Objectives Tooth vitality is driven by the odontoblast responses in the pulp-dentin complex. Low-dose light treatments, termed Photobiomodulation (PBM) therapy has been noted to induce odontoblast differentiation from dental pulp stem cells and promote dentin repair in a sterile, direct pulp capping approach. Its ability to direct repair in a routine clinical scenario post-infection or injury remains to be elucidated. Methods An odontoblast cell line, MDPC-23 were subjected to various stressors namely inflammation (TNF-α), bacterial infection (LPS), hypoxia (CoCl₂), nutrient deprivation (0.2% serum), and pH stress (pH 4 or 12). Cells were treated with four PBM wavelengths of 447 nm (blue), 532 nm (green), 658 nm (red), and 810 nm (near-infrared) delivered at doses of 0.03, 3, or 30 J/cm². To investigate potential mechanisms, small molecule inhibitors targeting ROS (N-Acetylcysteine, NAC), ATP (Sodium Azide, NaN₃), NFκB (BAY 11-7082), BCL-2 (anti-apoptotic), Caspase-3 (pro-apoptotic) were used. Cell viability was assessed with Alamar Blue and mitochondrial membrane potential was assessed with JC-1 fluorescence assay.
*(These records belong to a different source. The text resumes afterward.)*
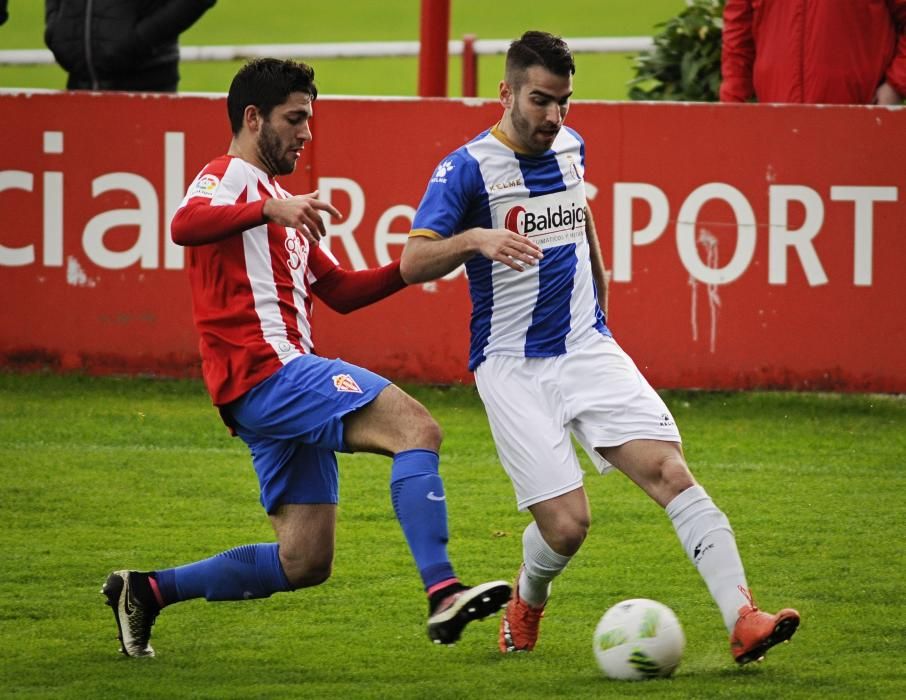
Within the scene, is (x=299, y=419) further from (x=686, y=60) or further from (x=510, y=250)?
(x=686, y=60)

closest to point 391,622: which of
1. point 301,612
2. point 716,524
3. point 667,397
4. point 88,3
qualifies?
point 301,612

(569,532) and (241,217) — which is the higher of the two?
(241,217)

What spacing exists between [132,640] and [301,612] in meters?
0.82

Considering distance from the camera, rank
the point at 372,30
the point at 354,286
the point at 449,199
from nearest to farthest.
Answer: the point at 449,199, the point at 354,286, the point at 372,30

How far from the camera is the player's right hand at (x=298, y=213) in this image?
537cm

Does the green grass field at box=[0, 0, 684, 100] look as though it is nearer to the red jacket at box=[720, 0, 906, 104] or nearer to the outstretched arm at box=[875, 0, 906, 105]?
the red jacket at box=[720, 0, 906, 104]

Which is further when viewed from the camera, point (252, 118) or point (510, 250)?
point (252, 118)

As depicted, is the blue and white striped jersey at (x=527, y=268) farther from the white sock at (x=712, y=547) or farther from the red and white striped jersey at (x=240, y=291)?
the white sock at (x=712, y=547)

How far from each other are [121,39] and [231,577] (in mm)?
6072

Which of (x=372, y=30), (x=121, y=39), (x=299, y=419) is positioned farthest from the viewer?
(x=372, y=30)

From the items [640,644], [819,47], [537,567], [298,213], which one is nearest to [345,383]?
[298,213]

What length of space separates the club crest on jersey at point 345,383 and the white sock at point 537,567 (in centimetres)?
77

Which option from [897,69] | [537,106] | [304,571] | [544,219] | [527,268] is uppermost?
[897,69]

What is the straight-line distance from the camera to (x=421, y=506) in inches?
212
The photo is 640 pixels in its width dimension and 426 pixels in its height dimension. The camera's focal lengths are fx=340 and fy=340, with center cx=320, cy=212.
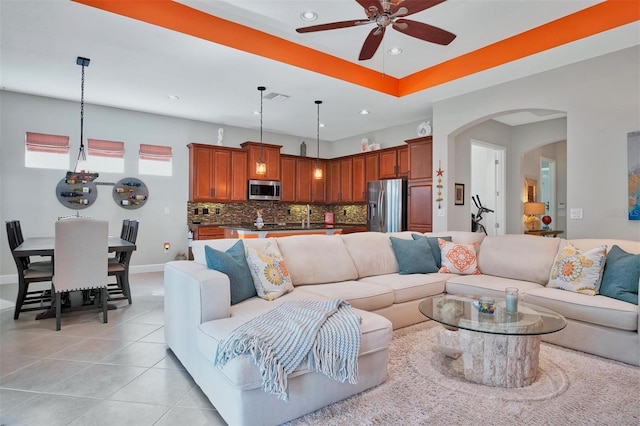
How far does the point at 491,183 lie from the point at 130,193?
684cm

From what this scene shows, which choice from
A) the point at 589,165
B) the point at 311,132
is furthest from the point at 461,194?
the point at 311,132

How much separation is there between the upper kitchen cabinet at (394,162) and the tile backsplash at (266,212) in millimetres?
1266

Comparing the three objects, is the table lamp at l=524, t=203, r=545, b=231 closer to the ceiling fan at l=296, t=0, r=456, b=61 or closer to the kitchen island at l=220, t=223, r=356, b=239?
the kitchen island at l=220, t=223, r=356, b=239

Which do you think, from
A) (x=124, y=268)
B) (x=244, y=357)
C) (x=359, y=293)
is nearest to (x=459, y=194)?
(x=359, y=293)

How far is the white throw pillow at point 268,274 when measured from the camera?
8.46ft

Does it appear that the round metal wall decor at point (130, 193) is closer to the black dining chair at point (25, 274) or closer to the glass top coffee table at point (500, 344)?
the black dining chair at point (25, 274)

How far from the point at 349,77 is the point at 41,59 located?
3.66 m

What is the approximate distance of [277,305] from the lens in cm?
235

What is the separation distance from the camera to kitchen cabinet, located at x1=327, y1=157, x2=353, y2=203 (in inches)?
303

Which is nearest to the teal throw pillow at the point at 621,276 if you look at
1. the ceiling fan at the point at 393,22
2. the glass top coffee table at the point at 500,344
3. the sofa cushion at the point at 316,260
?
the glass top coffee table at the point at 500,344

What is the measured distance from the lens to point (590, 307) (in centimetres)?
258

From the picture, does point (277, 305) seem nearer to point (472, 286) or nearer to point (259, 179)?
point (472, 286)

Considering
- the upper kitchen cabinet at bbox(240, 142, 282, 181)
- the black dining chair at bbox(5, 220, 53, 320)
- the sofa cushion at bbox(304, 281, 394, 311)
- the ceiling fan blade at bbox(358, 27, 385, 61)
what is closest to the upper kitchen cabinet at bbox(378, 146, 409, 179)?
the upper kitchen cabinet at bbox(240, 142, 282, 181)

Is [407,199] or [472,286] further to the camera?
[407,199]
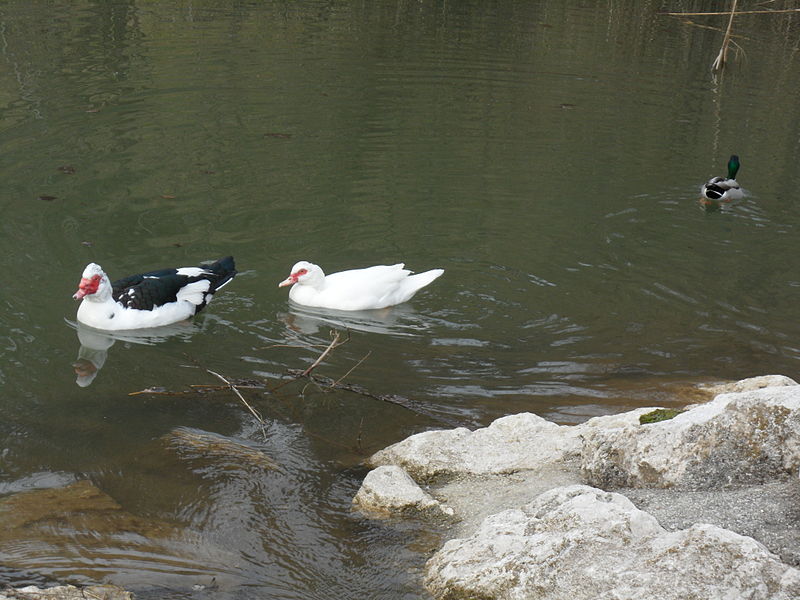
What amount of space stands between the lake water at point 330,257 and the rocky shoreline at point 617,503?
0.45 metres

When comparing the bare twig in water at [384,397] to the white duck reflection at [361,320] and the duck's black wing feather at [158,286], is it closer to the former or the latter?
the white duck reflection at [361,320]

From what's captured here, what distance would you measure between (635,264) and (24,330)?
21.6 ft

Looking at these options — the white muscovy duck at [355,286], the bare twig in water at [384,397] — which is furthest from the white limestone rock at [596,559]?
the white muscovy duck at [355,286]

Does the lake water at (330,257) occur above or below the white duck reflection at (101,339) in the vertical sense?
above

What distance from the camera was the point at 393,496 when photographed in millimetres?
5109

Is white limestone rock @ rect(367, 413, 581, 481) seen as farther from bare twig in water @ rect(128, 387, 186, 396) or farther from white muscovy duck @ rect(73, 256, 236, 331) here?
white muscovy duck @ rect(73, 256, 236, 331)

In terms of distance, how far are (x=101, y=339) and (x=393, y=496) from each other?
178 inches

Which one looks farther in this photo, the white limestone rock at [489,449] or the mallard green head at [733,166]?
the mallard green head at [733,166]

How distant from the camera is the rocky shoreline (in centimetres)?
358

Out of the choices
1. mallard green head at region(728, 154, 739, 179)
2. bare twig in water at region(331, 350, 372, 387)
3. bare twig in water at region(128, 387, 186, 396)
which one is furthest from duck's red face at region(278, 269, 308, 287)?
mallard green head at region(728, 154, 739, 179)

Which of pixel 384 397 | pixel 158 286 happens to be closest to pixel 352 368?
A: pixel 384 397

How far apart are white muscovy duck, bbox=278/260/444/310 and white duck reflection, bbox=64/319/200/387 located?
117 cm

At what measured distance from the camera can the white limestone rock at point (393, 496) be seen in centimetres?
506

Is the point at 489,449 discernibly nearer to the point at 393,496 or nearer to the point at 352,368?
the point at 393,496
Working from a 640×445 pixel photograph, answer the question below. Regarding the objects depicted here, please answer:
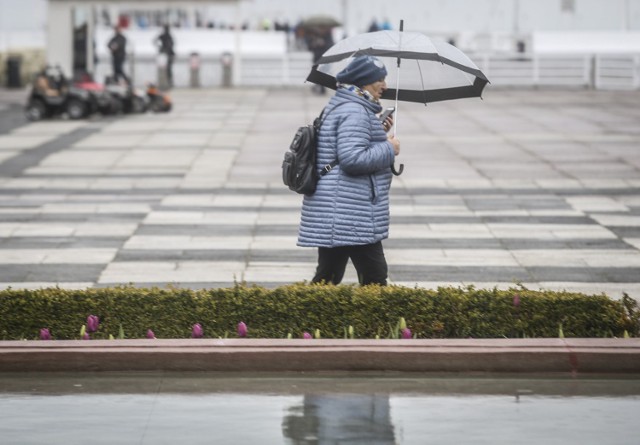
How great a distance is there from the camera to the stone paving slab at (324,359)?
7.93 m

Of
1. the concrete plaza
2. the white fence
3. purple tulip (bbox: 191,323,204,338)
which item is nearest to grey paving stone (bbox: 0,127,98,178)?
the concrete plaza

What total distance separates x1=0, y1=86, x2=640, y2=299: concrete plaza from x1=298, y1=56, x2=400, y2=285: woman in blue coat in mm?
1000

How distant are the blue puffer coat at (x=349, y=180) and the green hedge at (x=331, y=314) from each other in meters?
0.36

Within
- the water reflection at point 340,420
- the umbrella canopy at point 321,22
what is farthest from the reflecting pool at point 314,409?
the umbrella canopy at point 321,22

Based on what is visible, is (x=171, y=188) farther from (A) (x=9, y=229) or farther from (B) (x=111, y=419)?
(B) (x=111, y=419)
Results We noted all four PBM wavelengths induced significant (n = 4, p < 0.05) odontoblast survival at 3 J/cm ² at optimal cell density. All stressors, except LPS, reduced odontoblast viability significantly (n = 4, p < 0.05) that were rescued significantly (n = 4, p < 0.05) with the red and green wavelengths most consistently. Both wavelengths were not significantly (n = 4, p > 0.05) affected by neutralization of ROS, BCL-2 or Caspase 3, but differentially affected by ATP deprivation and significantly (n = 4, p < 0.05) neutralized by NF-κB inhibition. The increased mitochondrial membrane potential to TNFα treatments were also differentially modulated by the two wavelengths significantly (n = 4, p < 0.05) suggesting there are divergences in individual signaling pathways mediating the overall PBM survival response. Conclusion These results demonstrate that discrete PBM wavelengths evoke context-dependent odontoblast proliferative responses. These findings highlight the therapeutic potential of PBM in modulating odontoblast responses to various damage stimuli that can be utilized to develop specific protocols for optimal clinical therapeutic clinical outcomes.